Однако вернемся к «нашему» Джорджу из шекспировской эпохи. Дорсетские Тербервили XVI века еще не потеряли дворянства, и молодой отпрыск славной фамилии, родившийся около 1540 года, имел все права на то, чтобы, подписывая письма, ставить после своего звонкого имени сокращение Gent., то есть «джентльмен». Кстати, этого сословного звания, полученного Джорджем так сказать по наследству, в течение двадцати лет безуспешно добивался от короля богатый перчаточник Джон Шекспир, и добился-таки (но уже от королевы) его успешный сын Вильям. Правда, для того, чтобы заполучить престижное джентльменство с гербом и шпагой и званием "мастера", Вилли пришлось стать признанным драматургом, которого впоследствии назовут гением мировой сцены. А ведь его корни по материнской линии тянутся аж от саксонских баронов Арденов, чей род будет подревнее тербервильского!

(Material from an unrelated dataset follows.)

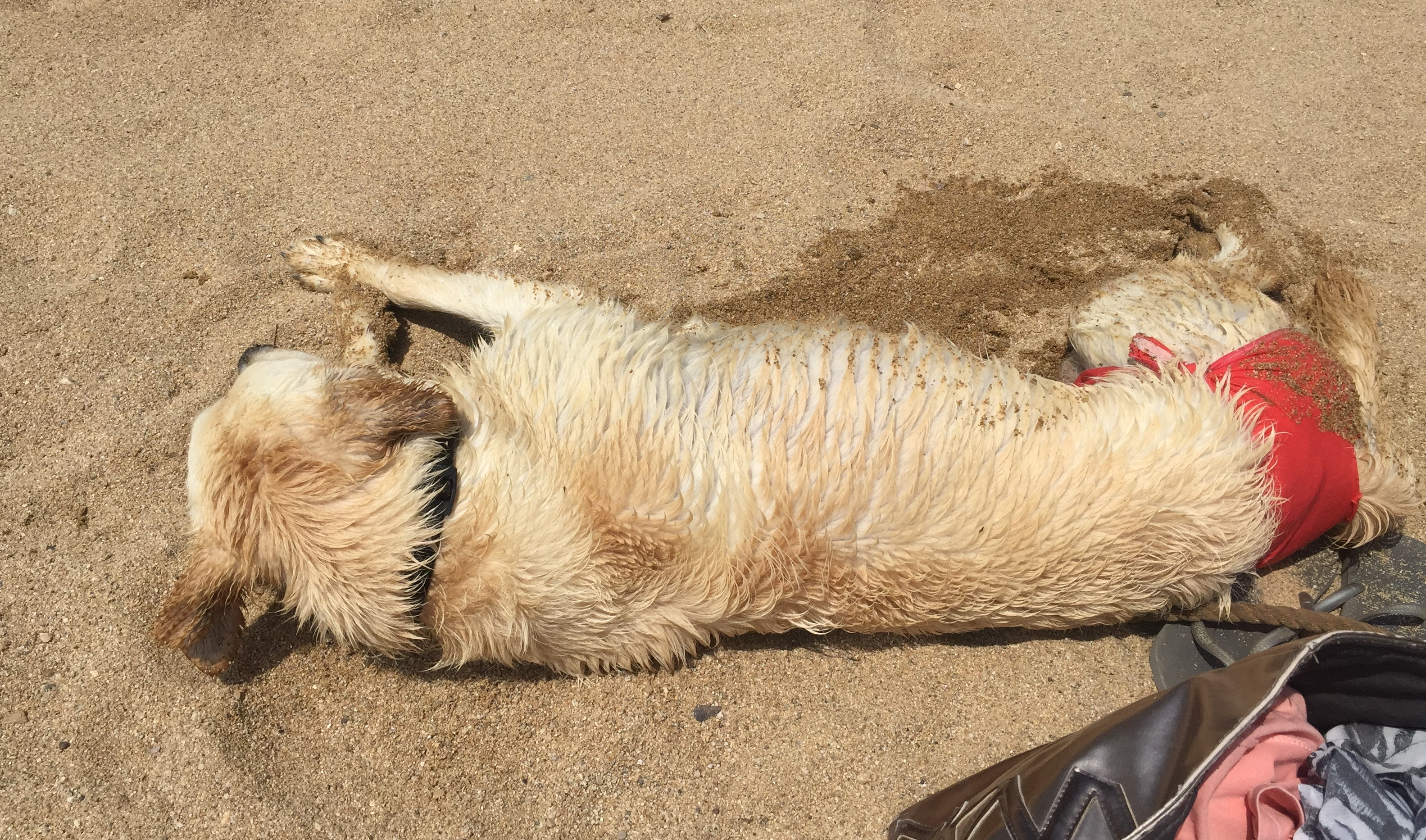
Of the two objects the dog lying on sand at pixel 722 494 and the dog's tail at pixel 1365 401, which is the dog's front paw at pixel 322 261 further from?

Итак, молодой Джордж Тербервиль получает высшее юридическое образование, отучившись в положенных колледжах, включая престижное заведение в Оксфорде. Он, как водится, проживает в стольном граде Лондоне и становится членом одного из судебных «иннов» - корпорации адвокатов, напоминавшей в то время нечто вроде профессионального клуба, который располагает отдельным зданием, проводит заседания, устраивает совместные трапезы и даже театральные представления. Известен курьезный случай, когда член инна, сам Фрэнсис Бэкон, организовал для коллег представление одной из ранних шекспировских пьес. То ли юристы были не в духе, то ли скверно играли актеры, но спектакль провалился, и будущий лорд-хранитель печати, а по совместительству великий мыслитель, едва унес ноги от разъяренных «барристеров» и «солиситоров».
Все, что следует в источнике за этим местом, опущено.